The TD5 is also prone to wiring loom failures between the accelerator pedal (or 'driver demand') and the ECU. These manifest as a failure to respond to the accelerator and a yellow engine warning light. If it's worse in the wet this might be part of the problem as the water gets in those corrugated plastic tubes Land Rover used to cover the wiring loom, and with salt on the roads at this time of year it might be shorting. The wiring on TD5s is comprised of conductors that become hard and brittle combined with insulation that gets hard too, and flakes off. Land Rover must have had a weird batch of wires from their suppliers. I've ended up fitting a whole replacement red plug loom and deal with failures in the rest of the wiring on a piecemeal basis as they come up.

Yes, of course there's the usual problems like oil in the wiring loom under the rocker cover, verdigrised earth points , fuel feed problems and much more.
thank you, I'll have a good look at the wiring from pedal to ECU and see what I can see.

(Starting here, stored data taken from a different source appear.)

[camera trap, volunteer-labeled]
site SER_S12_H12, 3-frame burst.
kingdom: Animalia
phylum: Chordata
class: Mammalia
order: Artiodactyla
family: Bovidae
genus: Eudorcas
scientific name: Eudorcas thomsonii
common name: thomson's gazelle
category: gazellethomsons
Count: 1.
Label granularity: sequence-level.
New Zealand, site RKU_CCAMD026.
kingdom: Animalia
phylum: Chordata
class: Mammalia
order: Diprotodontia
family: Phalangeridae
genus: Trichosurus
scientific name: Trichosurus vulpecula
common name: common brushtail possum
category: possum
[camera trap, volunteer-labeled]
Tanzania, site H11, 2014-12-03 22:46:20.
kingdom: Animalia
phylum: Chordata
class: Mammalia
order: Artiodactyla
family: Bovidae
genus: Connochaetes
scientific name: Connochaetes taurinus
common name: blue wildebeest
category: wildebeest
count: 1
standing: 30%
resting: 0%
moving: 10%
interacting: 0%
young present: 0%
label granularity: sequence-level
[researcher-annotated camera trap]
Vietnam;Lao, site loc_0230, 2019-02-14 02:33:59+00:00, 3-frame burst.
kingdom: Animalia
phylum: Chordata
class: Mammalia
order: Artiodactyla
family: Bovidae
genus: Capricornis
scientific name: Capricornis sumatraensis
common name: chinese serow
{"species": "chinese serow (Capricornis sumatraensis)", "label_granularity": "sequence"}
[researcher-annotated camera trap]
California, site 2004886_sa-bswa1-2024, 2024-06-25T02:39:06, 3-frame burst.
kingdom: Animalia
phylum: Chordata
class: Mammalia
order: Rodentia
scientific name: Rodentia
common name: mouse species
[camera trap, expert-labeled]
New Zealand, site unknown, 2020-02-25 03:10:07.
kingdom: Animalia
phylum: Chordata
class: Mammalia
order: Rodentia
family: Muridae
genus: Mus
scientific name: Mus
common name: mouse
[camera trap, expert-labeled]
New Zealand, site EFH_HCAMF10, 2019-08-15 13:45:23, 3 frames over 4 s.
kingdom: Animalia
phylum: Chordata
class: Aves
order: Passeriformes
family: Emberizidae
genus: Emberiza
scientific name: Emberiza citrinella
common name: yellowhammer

If it looks like it could do with an overhaul, you might find me back here asking for more advice!
 
Wet weather could just be coincidence. When car will tick over but won’t accelerate when pedal pressed could be a faulty throttle position sensor
I don't get an issues at all at any other time other than in the wet, but thank you anyway and I will still have a look at the sensor.
 
It could be sucking in water through the air filter. Check the air filter box and there should be an outlet pipe with a valve on it to let water out, check this isn't blocked.
 
The trouble with these intermittent faults is that the car behaves impeccably when presented to a garage or auto electrician, yet when on a lonely road with no mobile phone signal will become more or less inoperable.